##### INPUT ROWS #####

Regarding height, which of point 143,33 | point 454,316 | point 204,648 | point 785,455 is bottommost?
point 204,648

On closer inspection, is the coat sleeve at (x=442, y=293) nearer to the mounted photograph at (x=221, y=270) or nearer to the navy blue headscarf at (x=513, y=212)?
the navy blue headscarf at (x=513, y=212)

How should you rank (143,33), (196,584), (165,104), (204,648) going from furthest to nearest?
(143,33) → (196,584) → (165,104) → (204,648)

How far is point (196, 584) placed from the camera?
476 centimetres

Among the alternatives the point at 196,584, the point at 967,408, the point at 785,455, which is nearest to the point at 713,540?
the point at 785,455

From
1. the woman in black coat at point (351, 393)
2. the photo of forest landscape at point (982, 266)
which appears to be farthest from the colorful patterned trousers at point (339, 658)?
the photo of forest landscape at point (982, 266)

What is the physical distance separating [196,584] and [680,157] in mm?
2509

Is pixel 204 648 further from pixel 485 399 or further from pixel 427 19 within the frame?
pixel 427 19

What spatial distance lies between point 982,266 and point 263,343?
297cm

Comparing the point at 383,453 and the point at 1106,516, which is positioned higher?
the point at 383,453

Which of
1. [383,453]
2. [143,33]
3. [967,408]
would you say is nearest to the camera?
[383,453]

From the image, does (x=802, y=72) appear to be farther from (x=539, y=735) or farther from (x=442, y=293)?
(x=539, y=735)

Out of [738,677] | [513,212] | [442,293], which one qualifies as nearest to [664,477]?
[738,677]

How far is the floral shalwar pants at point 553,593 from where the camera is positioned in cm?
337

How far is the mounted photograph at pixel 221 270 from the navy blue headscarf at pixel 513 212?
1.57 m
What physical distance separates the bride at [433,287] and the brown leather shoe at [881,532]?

#####

§ **WHAT TO DO**: Rewrite the entries from the line containing "How far is point" through the end of the entries, swapping "physical distance" for "real-world distance" and leaving everything else unchanged.

§ **FULL OUTPUT**:
How far is point (196, 584) placed from the camera?
476 centimetres

Among the alternatives the point at 196,584, the point at 967,408, the point at 785,455, which is nearest to the point at 713,540?
the point at 785,455

From
1. the woman in black coat at point (351, 393)
2. the photo of forest landscape at point (982, 266)
which appears to be farthest from the colorful patterned trousers at point (339, 658)?
the photo of forest landscape at point (982, 266)

What is the real-world distance separating [196,584] and [680,157] in mm?
2509

Is pixel 204 648 further from pixel 485 399 or further from pixel 427 19 within the frame?
pixel 427 19

What spatial distance lies between point 982,266 and point 263,343?
297cm

Comparing the point at 383,453 and the point at 1106,516, which is positioned higher?
the point at 383,453

Which of
1. [383,453]
2. [143,33]
3. [967,408]
would you say is nearest to the camera?
[383,453]

From the image, does (x=802, y=72) appear to be farther from (x=539, y=735) or farther from (x=442, y=293)?
(x=539, y=735)

Out of [738,677] | [513,212] | [442,293], which one qualifies as nearest to [664,477]?
[738,677]

How far is the floral shalwar pants at point 553,593 from where the camera is positioned in cm?
337

How far is the mounted photograph at pixel 221 270 from the navy blue headscarf at pixel 513 212?
1.57 m
What real-world distance separates the bride at [433,287] and the brown leather shoe at [881,532]?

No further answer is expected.